Sleeping bag imports have been on the duty-free list since Czechoslovakia successfully lobbied for it in the early 1990s. But the country, which split soon afterward into the Czech Republic and Slovakia, never followed through with its plan to get into the sleeping bag business, leaving the loophole dormant until Bangladesh took advantage in recent years, an Exxel official said.
Among the usual suspects causing competitive concerns for most American manufacturers is China. But the communist regime isn’t exempt from sleeping bag tariffs, rendering Exxel able to compete. It began losing major orders, however when Bangladesh began flooding the market.

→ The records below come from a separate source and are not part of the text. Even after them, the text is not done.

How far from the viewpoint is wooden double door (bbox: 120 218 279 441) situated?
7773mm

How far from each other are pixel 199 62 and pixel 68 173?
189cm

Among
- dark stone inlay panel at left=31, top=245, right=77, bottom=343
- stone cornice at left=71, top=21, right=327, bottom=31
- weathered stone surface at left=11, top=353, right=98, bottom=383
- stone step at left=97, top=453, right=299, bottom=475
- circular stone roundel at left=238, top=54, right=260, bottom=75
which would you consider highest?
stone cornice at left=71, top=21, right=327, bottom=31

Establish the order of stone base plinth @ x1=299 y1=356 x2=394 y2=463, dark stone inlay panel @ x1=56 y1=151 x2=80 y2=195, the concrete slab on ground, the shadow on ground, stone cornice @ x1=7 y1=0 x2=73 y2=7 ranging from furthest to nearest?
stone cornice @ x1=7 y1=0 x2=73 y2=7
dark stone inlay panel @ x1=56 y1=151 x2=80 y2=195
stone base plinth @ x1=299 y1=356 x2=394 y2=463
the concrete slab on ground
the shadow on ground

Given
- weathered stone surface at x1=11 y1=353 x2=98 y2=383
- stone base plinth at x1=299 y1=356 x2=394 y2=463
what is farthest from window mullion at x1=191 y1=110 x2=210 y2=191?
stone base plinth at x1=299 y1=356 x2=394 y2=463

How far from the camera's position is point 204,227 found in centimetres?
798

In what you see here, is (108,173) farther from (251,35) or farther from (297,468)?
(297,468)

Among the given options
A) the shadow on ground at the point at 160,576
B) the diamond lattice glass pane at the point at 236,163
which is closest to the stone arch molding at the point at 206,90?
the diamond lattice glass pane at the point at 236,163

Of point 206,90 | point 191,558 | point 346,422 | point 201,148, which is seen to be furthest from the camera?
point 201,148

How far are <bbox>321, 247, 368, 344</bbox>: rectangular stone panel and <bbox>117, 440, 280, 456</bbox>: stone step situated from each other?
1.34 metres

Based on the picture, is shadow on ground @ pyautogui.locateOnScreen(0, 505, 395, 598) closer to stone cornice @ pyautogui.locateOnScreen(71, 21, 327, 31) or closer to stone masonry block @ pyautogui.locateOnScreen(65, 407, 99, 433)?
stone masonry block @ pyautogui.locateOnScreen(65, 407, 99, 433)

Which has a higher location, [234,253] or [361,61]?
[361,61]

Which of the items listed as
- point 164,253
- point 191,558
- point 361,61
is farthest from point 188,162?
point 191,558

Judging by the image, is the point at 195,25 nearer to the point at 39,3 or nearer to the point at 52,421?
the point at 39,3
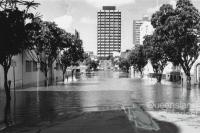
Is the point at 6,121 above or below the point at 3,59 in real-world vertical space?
below

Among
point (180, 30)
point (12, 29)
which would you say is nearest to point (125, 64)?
point (180, 30)

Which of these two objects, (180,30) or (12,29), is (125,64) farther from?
(12,29)

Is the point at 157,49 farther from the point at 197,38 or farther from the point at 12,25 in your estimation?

Exxel has been pressing the Obama administration to lift the exemption allowing Bangladeshi imports, but was turned down and forced to submit another request. Fox’s report continued:.

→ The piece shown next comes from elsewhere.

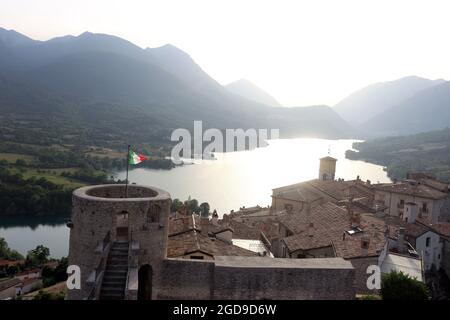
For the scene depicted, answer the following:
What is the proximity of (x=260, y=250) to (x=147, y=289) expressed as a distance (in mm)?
12671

The office of the U.S. Trade Representative, which is reviewing Exxel’s request, told FoxNews.com that its review will conclude in the spring and that President Obama would have to sign off on any changes to the list of duty-free products — changes that would go into effect before July 1..

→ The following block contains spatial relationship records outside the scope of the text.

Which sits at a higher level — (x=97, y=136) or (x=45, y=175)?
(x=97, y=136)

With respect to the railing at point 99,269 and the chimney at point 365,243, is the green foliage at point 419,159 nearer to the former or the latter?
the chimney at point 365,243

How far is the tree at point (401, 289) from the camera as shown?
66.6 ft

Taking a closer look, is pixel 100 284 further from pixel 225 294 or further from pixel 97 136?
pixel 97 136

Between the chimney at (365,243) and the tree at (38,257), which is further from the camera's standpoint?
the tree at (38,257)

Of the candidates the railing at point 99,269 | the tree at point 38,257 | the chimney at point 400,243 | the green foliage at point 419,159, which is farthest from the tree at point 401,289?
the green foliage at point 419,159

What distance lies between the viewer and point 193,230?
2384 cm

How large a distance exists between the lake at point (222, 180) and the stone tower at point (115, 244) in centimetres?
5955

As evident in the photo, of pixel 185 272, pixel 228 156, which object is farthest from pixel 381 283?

‘We take Exxel’s concerns seriously,” the office said in a statement.
Alabama Senator Jeff Sessions (R) has stepped in on Exxel’s behalf, trying to attach a tariff on the imports, but has so far been unsuccessful in getting fellow lawmakers to change the U.S. Generalized System of Preferences. The GSP determines which products from third-world countries can be imported duty free. Sessions placed a hold on the annual GSP bill, making it probable that the program will lapse at the end of December. He said from the Senate floor in Friday:
I have supported free trade, probably more than my colleagues. But I have worked for two years to try to obtain a simple justice to close a loophole in the tariff laws that has impacted and will close a sleeping bag textile manufacturer in my state. They are an independent, hard-working people. And this bill as written will close that plant. And it should not happen..
Kazazian notes the irony of possibly having to move offshore instead of closing, especially after he moved his factory from Mexico to Alabama a few years ago. He said:
If the playing field should be tilted, it should be tilted in an American manufacturer’s favor. I want the law to be interpreted the way it should be and the playing field leveled..
Closing the factory would cause an economic ripple, affecting Exxel’s US vendors — suppliers of packaging, sewing thread, sleeping bag fill and other factory supplies, as well as trucking providers.
Many Americans dedicated to buying American are finding it harder and harder to support domestic manufacturers because they are disappearing — and along with them, our jobs. Here’s what the President had to say about American small business on September 27, when he signed the Small Business Jobs Act. He explained:
Now this is important because small businesses produce most of the new jobs in this country. They are the anchors of our Main Streets. They are part of the promise of America — the idea that if you’ve got a dream and you’re willing to work hard, you can succeed. That’s what leads a worker to leave a job to become her own boss. That’s what propels a basement inventor to sell a new product — or an amateur chef to open a restaurant. It’s this promise that has drawn millions to our shores and made our economy the envy of the world..
If the President can put our money where his mouth is, vigilant Americans will want to pay attention to this issue.